__EXERCISE DIRECTIONS__.
Read the data and repeat all of it exactly.

══ DATA IN THIS EXERCISE ══

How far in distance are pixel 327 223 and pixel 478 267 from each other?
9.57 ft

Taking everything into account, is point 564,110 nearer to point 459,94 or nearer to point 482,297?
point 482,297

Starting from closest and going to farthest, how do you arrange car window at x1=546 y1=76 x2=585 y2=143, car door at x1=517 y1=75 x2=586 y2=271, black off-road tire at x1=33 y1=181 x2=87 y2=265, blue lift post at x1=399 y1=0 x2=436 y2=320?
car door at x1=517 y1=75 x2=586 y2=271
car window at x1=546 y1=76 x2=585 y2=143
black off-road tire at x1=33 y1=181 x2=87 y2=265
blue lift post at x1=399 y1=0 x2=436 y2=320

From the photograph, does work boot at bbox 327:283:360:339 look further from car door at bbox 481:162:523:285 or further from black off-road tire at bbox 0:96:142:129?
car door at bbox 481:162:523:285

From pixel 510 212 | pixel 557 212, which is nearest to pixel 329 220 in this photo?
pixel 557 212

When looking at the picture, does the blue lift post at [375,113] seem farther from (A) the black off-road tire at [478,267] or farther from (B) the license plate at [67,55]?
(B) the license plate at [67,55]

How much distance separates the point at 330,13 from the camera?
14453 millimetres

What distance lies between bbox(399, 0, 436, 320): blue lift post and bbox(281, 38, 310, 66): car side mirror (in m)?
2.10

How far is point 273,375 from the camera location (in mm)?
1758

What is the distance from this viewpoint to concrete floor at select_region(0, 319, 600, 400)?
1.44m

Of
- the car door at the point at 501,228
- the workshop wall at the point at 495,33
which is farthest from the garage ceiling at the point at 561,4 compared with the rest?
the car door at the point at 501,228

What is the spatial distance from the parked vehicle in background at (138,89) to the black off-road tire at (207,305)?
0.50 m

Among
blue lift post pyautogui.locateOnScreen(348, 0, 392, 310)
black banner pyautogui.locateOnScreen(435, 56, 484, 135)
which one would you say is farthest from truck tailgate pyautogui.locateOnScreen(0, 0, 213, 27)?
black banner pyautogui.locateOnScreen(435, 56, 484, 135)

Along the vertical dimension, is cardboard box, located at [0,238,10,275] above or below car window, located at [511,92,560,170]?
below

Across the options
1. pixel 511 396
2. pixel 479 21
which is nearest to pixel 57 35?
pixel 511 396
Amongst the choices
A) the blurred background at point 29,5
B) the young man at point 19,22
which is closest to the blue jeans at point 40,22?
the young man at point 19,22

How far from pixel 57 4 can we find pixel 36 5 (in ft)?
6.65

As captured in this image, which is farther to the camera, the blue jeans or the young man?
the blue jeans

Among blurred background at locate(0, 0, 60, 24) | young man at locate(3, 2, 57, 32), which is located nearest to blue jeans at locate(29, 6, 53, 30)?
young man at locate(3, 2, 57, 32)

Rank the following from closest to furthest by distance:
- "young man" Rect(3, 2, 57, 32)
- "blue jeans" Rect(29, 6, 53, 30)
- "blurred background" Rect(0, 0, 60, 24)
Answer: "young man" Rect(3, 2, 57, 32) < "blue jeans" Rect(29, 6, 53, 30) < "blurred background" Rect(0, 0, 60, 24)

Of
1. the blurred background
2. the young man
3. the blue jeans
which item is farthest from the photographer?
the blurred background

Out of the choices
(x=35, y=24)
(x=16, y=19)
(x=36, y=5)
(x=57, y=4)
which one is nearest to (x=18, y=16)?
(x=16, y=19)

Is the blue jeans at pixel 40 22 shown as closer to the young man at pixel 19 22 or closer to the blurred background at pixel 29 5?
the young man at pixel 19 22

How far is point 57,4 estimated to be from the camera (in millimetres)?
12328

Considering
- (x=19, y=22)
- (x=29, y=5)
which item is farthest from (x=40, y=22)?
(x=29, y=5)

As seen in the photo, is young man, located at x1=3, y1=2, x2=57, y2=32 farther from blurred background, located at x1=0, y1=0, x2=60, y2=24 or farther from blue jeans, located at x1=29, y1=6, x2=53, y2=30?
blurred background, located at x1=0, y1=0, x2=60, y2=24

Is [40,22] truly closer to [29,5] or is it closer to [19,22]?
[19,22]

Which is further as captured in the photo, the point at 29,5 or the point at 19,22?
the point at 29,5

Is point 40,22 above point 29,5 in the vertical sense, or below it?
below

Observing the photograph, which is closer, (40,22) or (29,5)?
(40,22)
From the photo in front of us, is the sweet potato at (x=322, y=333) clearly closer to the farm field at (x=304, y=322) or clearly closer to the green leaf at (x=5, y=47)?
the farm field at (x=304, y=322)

═══

__FINISHED EXERCISE__.
How far in distance are pixel 327 223 and pixel 478 267 from each other?
9.57 ft

Taking everything into account, is point 564,110 nearer to point 459,94 or nearer to point 482,297?
point 482,297

Starting from closest and going to farthest, how do you arrange car window at x1=546 y1=76 x2=585 y2=143, car door at x1=517 y1=75 x2=586 y2=271, black off-road tire at x1=33 y1=181 x2=87 y2=265, blue lift post at x1=399 y1=0 x2=436 y2=320?
car door at x1=517 y1=75 x2=586 y2=271
car window at x1=546 y1=76 x2=585 y2=143
black off-road tire at x1=33 y1=181 x2=87 y2=265
blue lift post at x1=399 y1=0 x2=436 y2=320

From the photograph, does work boot at bbox 327:283:360:339 look further from car door at bbox 481:162:523:285 or further from black off-road tire at bbox 0:96:142:129?
car door at bbox 481:162:523:285

From pixel 510 212 | pixel 557 212, which is nearest to pixel 329 220 in this photo?
pixel 557 212

When looking at the picture, does the blue lift post at [375,113] seem farther from (A) the black off-road tire at [478,267] or farther from (B) the license plate at [67,55]?
(B) the license plate at [67,55]

How much distance separates the point at 330,13 from the camera?
14453 millimetres

What distance lies between bbox(399, 0, 436, 320): blue lift post and bbox(281, 38, 310, 66): car side mirror (in m)?
2.10

How far is point 273,375 from the camera location (in mm)?
1758

What is the distance from this viewpoint to concrete floor at select_region(0, 319, 600, 400)?
1.44m

Of
- the car door at the point at 501,228
- the workshop wall at the point at 495,33
which is farthest from the garage ceiling at the point at 561,4 compared with the rest?
the car door at the point at 501,228

What is the spatial distance from the parked vehicle in background at (138,89) to the black off-road tire at (207,305)?
0.50 m

Among
blue lift post pyautogui.locateOnScreen(348, 0, 392, 310)
black banner pyautogui.locateOnScreen(435, 56, 484, 135)
which one would you say is farthest from truck tailgate pyautogui.locateOnScreen(0, 0, 213, 27)?
black banner pyautogui.locateOnScreen(435, 56, 484, 135)

Along the vertical dimension, is cardboard box, located at [0,238,10,275] above or below car window, located at [511,92,560,170]?
below

Across the options
1. pixel 511 396
2. pixel 479 21
which is nearest to pixel 57 35?
pixel 511 396
Amongst the choices
A) the blurred background at point 29,5
B) the young man at point 19,22
which is closest to the blue jeans at point 40,22?
the young man at point 19,22

How far from pixel 57 4 can we find pixel 36 5 (in ft)?
6.65

As captured in this image, which is farther to the camera, the blue jeans or the young man?
the blue jeans

Among blurred background at locate(0, 0, 60, 24) | young man at locate(3, 2, 57, 32), which is located nearest to blue jeans at locate(29, 6, 53, 30)?
young man at locate(3, 2, 57, 32)

Rank the following from closest to furthest by distance:
- "young man" Rect(3, 2, 57, 32)
- "blue jeans" Rect(29, 6, 53, 30)
- "blurred background" Rect(0, 0, 60, 24)
Answer: "young man" Rect(3, 2, 57, 32) < "blue jeans" Rect(29, 6, 53, 30) < "blurred background" Rect(0, 0, 60, 24)

Of
1. the blurred background
2. the young man
3. the blue jeans
which item is farthest from the photographer?
the blurred background

Out of the choices
(x=35, y=24)
(x=16, y=19)
(x=36, y=5)
(x=57, y=4)
which one is nearest to (x=18, y=16)?
(x=16, y=19)

Is the blue jeans at pixel 40 22 shown as closer to the young man at pixel 19 22 or closer to the blurred background at pixel 29 5?
the young man at pixel 19 22

How far is point 57,4 estimated to be from the camera (in millimetres)?
12328

Considering
- (x=19, y=22)
- (x=29, y=5)
which item is farthest from (x=40, y=22)?
(x=29, y=5)

As seen in the photo, is young man, located at x1=3, y1=2, x2=57, y2=32 farther from blurred background, located at x1=0, y1=0, x2=60, y2=24 or farther from blue jeans, located at x1=29, y1=6, x2=53, y2=30?
blurred background, located at x1=0, y1=0, x2=60, y2=24

Is [40,22] truly closer to [29,5] or is it closer to [19,22]?
[19,22]

Which is further as captured in the photo, the point at 29,5 or the point at 19,22?
the point at 29,5

Is point 40,22 above point 29,5 in the vertical sense, or below it?
below

Observing the photograph, which is closer, (40,22) or (29,5)?
(40,22)
From the photo in front of us, is the sweet potato at (x=322, y=333) clearly closer to the farm field at (x=304, y=322) or clearly closer to the green leaf at (x=5, y=47)?
the farm field at (x=304, y=322)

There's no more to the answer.